[DIRECTIONS FOR THIS TASK] Return the data. Every word must match.
+++ EXTRACTED ENTRIES +++
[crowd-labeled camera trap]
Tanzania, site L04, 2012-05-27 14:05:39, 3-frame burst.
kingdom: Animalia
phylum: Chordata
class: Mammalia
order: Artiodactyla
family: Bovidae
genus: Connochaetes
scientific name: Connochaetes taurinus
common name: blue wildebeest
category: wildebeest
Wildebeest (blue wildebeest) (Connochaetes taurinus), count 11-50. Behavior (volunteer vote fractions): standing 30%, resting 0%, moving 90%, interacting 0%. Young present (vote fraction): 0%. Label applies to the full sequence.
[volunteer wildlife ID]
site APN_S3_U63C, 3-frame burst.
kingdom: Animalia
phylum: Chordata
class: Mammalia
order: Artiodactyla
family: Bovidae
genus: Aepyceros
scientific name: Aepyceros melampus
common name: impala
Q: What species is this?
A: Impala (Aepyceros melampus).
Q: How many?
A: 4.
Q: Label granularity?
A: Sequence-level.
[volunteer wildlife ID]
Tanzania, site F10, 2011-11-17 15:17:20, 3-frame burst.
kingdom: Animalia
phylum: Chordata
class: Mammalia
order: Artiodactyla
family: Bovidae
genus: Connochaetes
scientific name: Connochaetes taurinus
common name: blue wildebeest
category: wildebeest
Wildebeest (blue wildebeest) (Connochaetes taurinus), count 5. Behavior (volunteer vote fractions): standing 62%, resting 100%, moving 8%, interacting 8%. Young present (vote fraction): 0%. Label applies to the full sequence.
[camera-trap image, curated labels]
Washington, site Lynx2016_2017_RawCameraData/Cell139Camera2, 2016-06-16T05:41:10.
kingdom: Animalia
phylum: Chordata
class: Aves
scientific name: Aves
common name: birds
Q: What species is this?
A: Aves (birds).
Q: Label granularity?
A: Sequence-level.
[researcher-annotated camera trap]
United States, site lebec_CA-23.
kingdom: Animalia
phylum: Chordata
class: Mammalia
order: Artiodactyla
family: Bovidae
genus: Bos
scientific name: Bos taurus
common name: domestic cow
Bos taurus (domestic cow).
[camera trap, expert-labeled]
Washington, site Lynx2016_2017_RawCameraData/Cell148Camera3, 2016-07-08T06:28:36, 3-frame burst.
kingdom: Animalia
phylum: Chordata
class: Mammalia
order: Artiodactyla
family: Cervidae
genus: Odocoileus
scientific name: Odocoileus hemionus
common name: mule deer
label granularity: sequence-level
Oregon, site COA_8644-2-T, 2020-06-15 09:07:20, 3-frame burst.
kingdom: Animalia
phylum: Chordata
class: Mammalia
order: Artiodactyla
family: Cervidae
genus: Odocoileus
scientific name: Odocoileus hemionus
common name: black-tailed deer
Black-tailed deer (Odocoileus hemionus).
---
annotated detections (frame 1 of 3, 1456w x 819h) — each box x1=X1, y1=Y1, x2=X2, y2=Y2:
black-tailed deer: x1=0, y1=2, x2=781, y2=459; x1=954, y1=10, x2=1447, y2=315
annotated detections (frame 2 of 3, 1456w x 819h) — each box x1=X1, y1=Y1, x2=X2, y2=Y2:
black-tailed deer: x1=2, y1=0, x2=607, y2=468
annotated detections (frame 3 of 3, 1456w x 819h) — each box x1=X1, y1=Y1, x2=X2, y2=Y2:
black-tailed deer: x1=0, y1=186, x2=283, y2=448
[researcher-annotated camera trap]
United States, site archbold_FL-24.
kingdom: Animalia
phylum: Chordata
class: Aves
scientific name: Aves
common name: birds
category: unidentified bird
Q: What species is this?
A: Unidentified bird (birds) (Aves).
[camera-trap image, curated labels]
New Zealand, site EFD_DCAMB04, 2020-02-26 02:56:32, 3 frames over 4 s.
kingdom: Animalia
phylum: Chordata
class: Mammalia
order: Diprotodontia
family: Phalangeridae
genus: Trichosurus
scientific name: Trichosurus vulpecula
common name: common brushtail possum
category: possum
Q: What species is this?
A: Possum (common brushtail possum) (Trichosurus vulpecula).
+++
[OUTPUT FOR THIS TASK]
[crowd-labeled camera trap]
Tanzania, site L04, 2012-05-27 14:05:39, 3-frame burst.
kingdom: Animalia
phylum: Chordata
class: Mammalia
order: Artiodactyla
family: Bovidae
genus: Connochaetes
scientific name: Connochaetes taurinus
common name: blue wildebeest
category: wildebeest
Wildebeest (blue wildebeest) (Connochaetes taurinus), count 11-50. Behavior (volunteer vote fractions): standing 30%, resting 0%, moving 90%, interacting 0%. Young present (vote fraction): 0%. Label applies to the full sequence.
[volunteer wildlife ID]
site APN_S3_U63C, 3-frame burst.
kingdom: Animalia
phylum: Chordata
class: Mammalia
order: Artiodactyla
family: Bovidae
genus: Aepyceros
scientific name: Aepyceros melampus
common name: impala
Q: What species is this?
A: Impala (Aepyceros melampus).
Q: How many?
A: 4.
Q: Label granularity?
A: Sequence-level.
[volunteer wildlife ID]
Tanzania, site F10, 2011-11-17 15:17:20, 3-frame burst.
kingdom: Animalia
phylum: Chordata
class: Mammalia
order: Artiodactyla
family: Bovidae
genus: Connochaetes
scientific name: Connochaetes taurinus
common name: blue wildebeest
category: wildebeest
Wildebeest (blue wildebeest) (Connochaetes taurinus), count 5. Behavior (volunteer vote fractions): standing 62%, resting 100%, moving 8%, interacting 8%. Young present (vote fraction): 0%. Label applies to the full sequence.
[camera-trap image, curated labels]
Washington, site Lynx2016_2017_RawCameraData/Cell139Camera2, 2016-06-16T05:41:10.
kingdom: Animalia
phylum: Chordata
class: Aves
scientific name: Aves
common name: birds
Q: What species is this?
A: Aves (birds).
Q: Label granularity?
A: Sequence-level.
[researcher-annotated camera trap]
United States, site lebec_CA-23.
kingdom: Animalia
phylum: Chordata
class: Mammalia
order: Artiodactyla
family: Bovidae
genus: Bos
scientific name: Bos taurus
common name: domestic cow
Bos taurus (domestic cow).
[camera trap, expert-labeled]
Washington, site Lynx2016_2017_RawCameraData/Cell148Camera3, 2016-07-08T06:28:36, 3-frame burst.
kingdom: Animalia
phylum: Chordata
class: Mammalia
order: Artiodactyla
family: Cervidae
genus: Odocoileus
scientific name: Odocoileus hemionus
common name: mule deer
label granularity: sequence-level
Oregon, site COA_8644-2-T, 2020-06-15 09:07:20, 3-frame burst.
kingdom: Animalia
phylum: Chordata
class: Mammalia
order: Artiodactyla
family: Cervidae
genus: Odocoileus
scientific name: Odocoileus hemionus
common name: black-tailed deer
Black-tailed deer (Odocoileus hemionus).
---
annotated detections (frame 1 of 3, 1456w x 819h) — each box x1=X1, y1=Y1, x2=X2, y2=Y2:
black-tailed deer: x1=0, y1=2, x2=781, y2=459; x1=954, y1=10, x2=1447, y2=315
annotated detections (frame 2 of 3, 1456w x 819h) — each box x1=X1, y1=Y1, x2=X2, y2=Y2:
black-tailed deer: x1=2, y1=0, x2=607, y2=468
annotated detections (frame 3 of 3, 1456w x 819h) — each box x1=X1, y1=Y1, x2=X2, y2=Y2:
black-tailed deer: x1=0, y1=186, x2=283, y2=448
[researcher-annotated camera trap]
United States, site archbold_FL-24.
kingdom: Animalia
phylum: Chordata
class: Aves
scientific name: Aves
common name: birds
category: unidentified bird
Q: What species is this?
A: Unidentified bird (birds) (Aves).
[camera-trap image, curated labels]
New Zealand, site EFD_DCAMB04, 2020-02-26 02:56:32, 3 frames over 4 s.
kingdom: Animalia
phylum: Chordata
class: Mammalia
order: Diprotodontia
family: Phalangeridae
genus: Trichosurus
scientific name: Trichosurus vulpecula
common name: common brushtail possum
category: possum
Q: What species is this?
A: Possum (common brushtail possum) (Trichosurus vulpecula).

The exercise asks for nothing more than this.